I enjoyed reading about the vampiric evolution of a marriage and the luscious lemon groves of Amalfi but Russell, though a beautiful handler of the English language, really doesn’t know how to end a story and Vampires in the Lemon Grove ended on a very annoying and vague note of……what? Are they now bats? Will they fly away? Will Clyde now become the spirit of the young Goth girl? WTH, I asked myself?

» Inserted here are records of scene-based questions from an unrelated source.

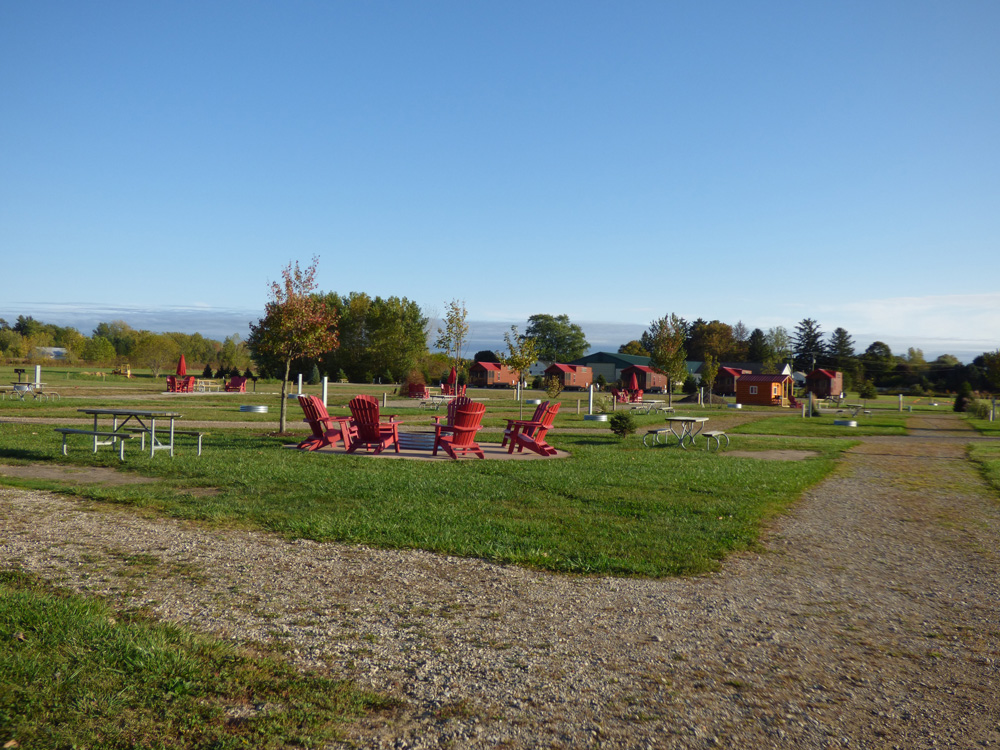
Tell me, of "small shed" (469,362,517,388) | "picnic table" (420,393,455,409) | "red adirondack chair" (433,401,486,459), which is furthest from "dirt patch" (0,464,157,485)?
"small shed" (469,362,517,388)

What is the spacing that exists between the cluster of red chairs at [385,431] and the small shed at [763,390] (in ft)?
124

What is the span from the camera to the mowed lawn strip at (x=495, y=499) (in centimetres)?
611

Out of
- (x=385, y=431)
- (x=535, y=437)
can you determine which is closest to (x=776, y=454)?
(x=535, y=437)

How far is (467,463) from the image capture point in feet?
38.3

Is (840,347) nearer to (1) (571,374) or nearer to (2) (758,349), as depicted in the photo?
(2) (758,349)

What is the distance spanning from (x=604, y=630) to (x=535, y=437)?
9672mm

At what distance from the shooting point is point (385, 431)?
13.2 m

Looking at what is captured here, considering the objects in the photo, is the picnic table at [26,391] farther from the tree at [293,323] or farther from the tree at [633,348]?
the tree at [633,348]

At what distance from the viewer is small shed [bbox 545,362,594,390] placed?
6731 centimetres

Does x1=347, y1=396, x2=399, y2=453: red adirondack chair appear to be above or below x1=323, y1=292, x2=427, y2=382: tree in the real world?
below

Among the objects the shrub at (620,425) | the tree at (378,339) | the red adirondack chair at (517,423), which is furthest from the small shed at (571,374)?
the red adirondack chair at (517,423)

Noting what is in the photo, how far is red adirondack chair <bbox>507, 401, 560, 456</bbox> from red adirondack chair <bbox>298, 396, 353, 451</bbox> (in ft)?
9.96

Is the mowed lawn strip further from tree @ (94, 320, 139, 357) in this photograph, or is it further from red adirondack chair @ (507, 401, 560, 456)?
tree @ (94, 320, 139, 357)

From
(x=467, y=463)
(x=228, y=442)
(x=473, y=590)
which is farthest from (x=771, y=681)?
(x=228, y=442)
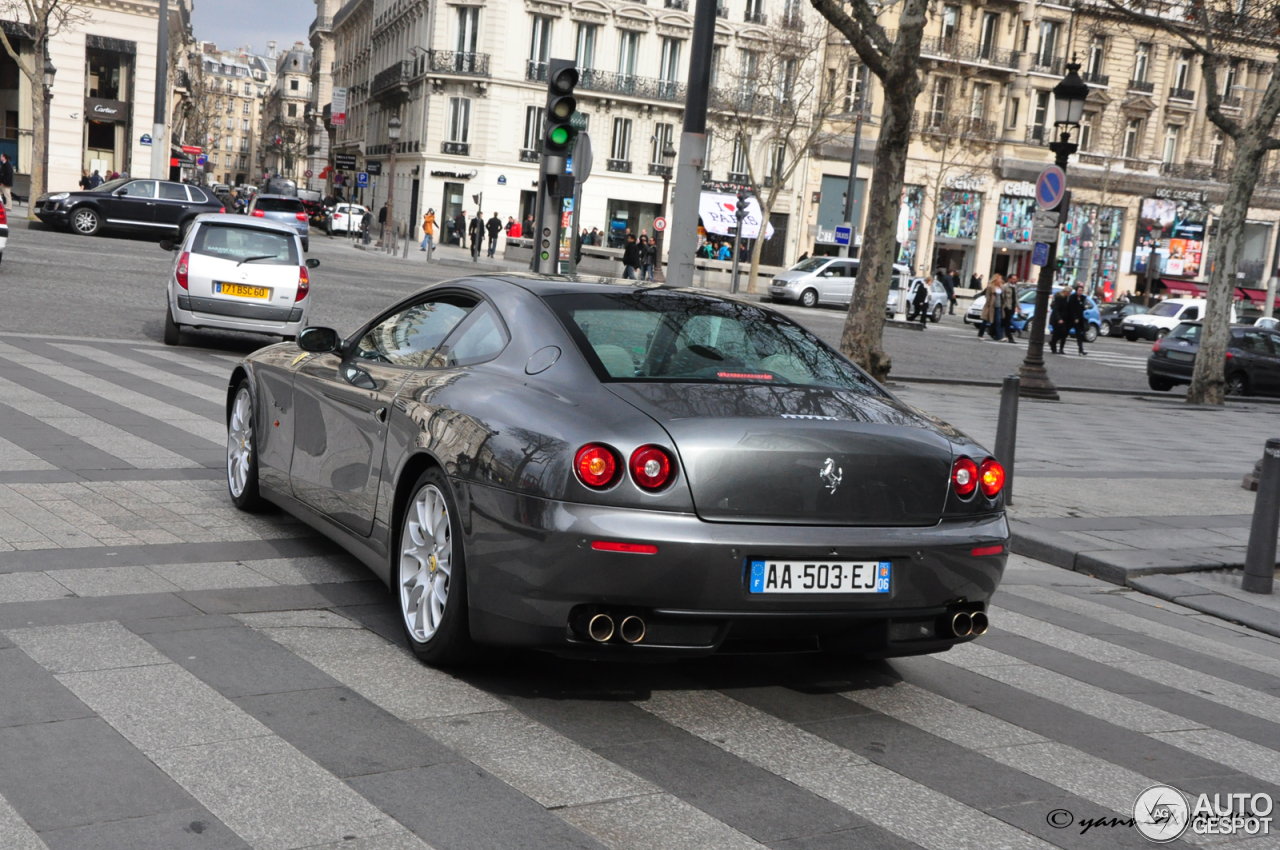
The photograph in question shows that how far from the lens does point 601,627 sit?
405 cm

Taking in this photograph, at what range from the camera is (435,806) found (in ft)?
11.4

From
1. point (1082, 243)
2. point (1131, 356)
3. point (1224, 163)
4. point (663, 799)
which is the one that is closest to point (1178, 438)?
point (663, 799)

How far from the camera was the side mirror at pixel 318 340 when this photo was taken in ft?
19.4

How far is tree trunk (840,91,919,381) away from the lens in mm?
15922

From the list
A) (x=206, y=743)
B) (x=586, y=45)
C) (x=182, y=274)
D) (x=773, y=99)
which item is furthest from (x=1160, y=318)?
(x=206, y=743)

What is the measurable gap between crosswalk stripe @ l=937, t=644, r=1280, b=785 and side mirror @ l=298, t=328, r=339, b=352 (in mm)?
2915

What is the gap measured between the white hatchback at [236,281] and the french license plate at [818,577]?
11.8 meters

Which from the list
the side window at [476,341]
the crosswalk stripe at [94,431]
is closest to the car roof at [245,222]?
the crosswalk stripe at [94,431]

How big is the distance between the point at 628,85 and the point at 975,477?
59626 millimetres

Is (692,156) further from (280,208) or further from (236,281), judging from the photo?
(280,208)

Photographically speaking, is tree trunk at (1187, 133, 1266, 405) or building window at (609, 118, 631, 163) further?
building window at (609, 118, 631, 163)

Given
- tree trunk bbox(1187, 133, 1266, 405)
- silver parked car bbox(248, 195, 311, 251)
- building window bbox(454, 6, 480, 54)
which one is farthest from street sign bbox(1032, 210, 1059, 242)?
building window bbox(454, 6, 480, 54)

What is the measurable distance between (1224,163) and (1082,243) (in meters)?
8.81

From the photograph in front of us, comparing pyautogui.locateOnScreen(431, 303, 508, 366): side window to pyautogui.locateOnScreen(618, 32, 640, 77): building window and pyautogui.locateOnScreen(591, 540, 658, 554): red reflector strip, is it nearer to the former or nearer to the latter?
pyautogui.locateOnScreen(591, 540, 658, 554): red reflector strip
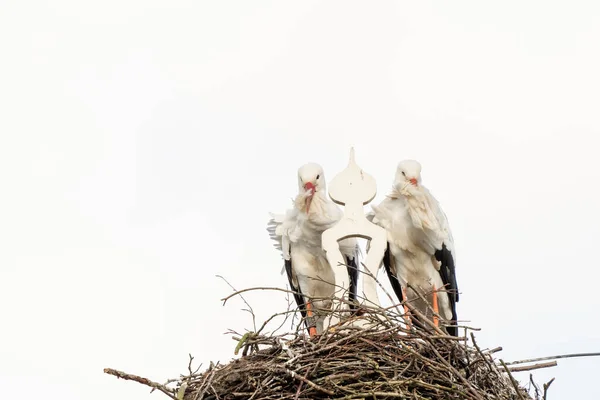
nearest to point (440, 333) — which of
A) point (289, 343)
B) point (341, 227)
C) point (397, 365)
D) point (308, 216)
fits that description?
point (397, 365)

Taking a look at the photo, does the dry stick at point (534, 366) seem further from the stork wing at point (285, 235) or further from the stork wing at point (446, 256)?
the stork wing at point (285, 235)

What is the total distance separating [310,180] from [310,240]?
443mm

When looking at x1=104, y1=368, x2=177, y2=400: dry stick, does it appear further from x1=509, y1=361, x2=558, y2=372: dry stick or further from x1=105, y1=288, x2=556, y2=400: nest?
x1=509, y1=361, x2=558, y2=372: dry stick

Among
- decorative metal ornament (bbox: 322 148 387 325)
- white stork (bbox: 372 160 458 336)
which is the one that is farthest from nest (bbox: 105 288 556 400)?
white stork (bbox: 372 160 458 336)

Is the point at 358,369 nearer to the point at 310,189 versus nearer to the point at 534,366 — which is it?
the point at 534,366

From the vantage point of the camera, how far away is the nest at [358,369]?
14.0 ft

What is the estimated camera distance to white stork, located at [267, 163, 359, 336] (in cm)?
A: 573

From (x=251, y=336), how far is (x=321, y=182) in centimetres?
140

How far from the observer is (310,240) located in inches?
235

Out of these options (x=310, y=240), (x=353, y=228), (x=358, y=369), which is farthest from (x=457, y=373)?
(x=310, y=240)

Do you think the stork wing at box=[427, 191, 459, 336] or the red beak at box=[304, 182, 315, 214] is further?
the stork wing at box=[427, 191, 459, 336]

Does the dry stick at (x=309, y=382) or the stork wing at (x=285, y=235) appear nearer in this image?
the dry stick at (x=309, y=382)

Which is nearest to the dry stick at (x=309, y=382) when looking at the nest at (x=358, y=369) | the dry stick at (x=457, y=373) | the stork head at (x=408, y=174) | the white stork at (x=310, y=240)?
the nest at (x=358, y=369)

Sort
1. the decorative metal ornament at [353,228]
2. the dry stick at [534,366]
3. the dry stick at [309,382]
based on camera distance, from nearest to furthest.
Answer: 1. the dry stick at [309,382]
2. the dry stick at [534,366]
3. the decorative metal ornament at [353,228]
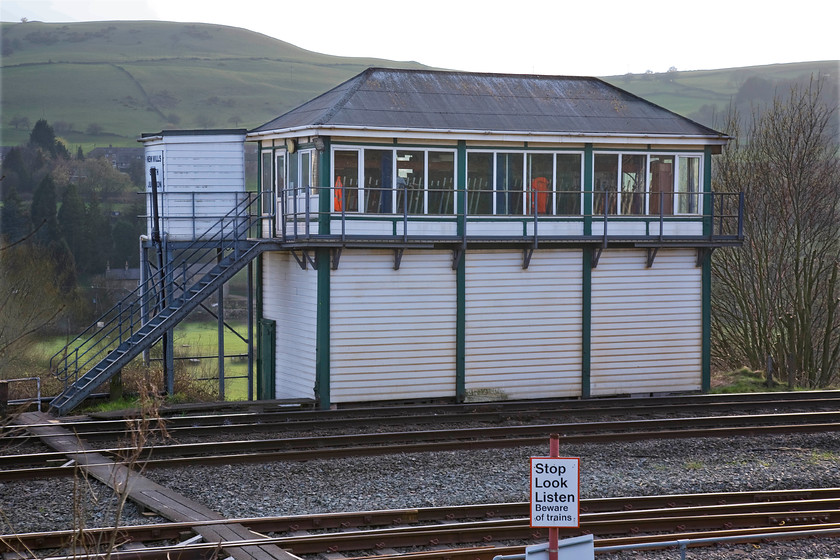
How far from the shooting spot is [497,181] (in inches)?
827

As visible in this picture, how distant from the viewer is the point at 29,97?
92062 millimetres

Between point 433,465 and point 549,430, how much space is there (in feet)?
10.4

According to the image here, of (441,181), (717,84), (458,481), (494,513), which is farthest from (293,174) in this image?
(717,84)

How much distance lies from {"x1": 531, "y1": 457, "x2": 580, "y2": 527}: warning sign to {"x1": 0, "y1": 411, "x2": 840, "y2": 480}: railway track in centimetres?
747

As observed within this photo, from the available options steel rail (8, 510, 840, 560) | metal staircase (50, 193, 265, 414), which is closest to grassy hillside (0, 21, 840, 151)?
metal staircase (50, 193, 265, 414)

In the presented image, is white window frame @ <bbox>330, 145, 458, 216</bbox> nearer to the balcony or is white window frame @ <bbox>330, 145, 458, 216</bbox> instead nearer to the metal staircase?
the balcony

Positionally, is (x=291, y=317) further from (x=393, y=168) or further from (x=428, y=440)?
(x=428, y=440)

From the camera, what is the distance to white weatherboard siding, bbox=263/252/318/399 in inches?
791

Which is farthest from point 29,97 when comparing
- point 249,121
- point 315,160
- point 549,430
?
point 549,430

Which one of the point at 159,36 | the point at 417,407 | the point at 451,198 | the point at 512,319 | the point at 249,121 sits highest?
the point at 159,36

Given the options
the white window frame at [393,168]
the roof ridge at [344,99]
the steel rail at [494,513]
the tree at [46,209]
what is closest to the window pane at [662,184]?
the white window frame at [393,168]

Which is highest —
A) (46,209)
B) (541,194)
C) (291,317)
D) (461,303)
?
(541,194)

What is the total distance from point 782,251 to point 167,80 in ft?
295

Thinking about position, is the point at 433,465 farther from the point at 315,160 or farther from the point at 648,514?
the point at 315,160
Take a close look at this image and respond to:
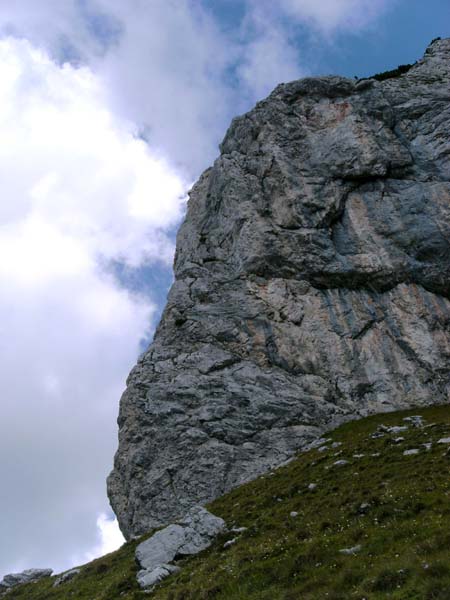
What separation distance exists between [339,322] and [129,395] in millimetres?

Honestly though, I only read the eponymous first story and the meandering prose lost me after awhile. So they proceed to settle in Sorrento and suck dry a good half-dozen lemons each per day. Oddly enough, when they find themselves drinking a pitcher of tart lemonade in the grove of Santa Francesca in Sorrento, once a Jesuit stronghold and now a touristy, overpriced lemon grove, they decide that lemons will be their tipple of choice going forward. You see, these two blood-drinking vampires have globe-trotted and traversed the continent, sucking the juice straight from the apple, sipping mint tea, cherry Coke floats, jacka’s milk, and in Clyde’s words, a thousand beverages that claim to have magical, thirst-quenching properties, in an effort to sate their never-ending lust for drinking blood. companionship, and finding new and unique things – in this case, different drinks to slake their thirst – as a sort of parallel to their marriage in which they seek the new and the unusual to keep them engaged and entertained even as they alternately turn away from, and back towards, each other. In many ways, the supernatural element of their being vampires is secondary, as their marriage mirrors any in modern times, questioning if that person still loves you after so many years together, the nature of love vs. Well, as a former Goth chick who loves all things dark, supernatural, creepy and eerie, anything with “vampire” in the title is likely going to be something I immediately want to investigate.Ī book of eight short stories featuring elements of the bizarre, weird and supernatural, but in very unexpected way, the title tale features a very unusual and supernatural (though not frighteningly so) story of a marriage between two ancient vampires, Clyde and Magreb, who have found themselves living their rather mundane marital life in a lemon grove in Sorrento, Italy, where Clyde sits on a bench, watches the tourists go by and ogles the Bay of Naples, befriends a strange Goth chick and ponders the life he and Magreb have led to this point. I ran across this weird and engaging book of short stories at a yard sale a few weekends back, and of course, the unusual title Vampires in the Lemon Grove caught my eye.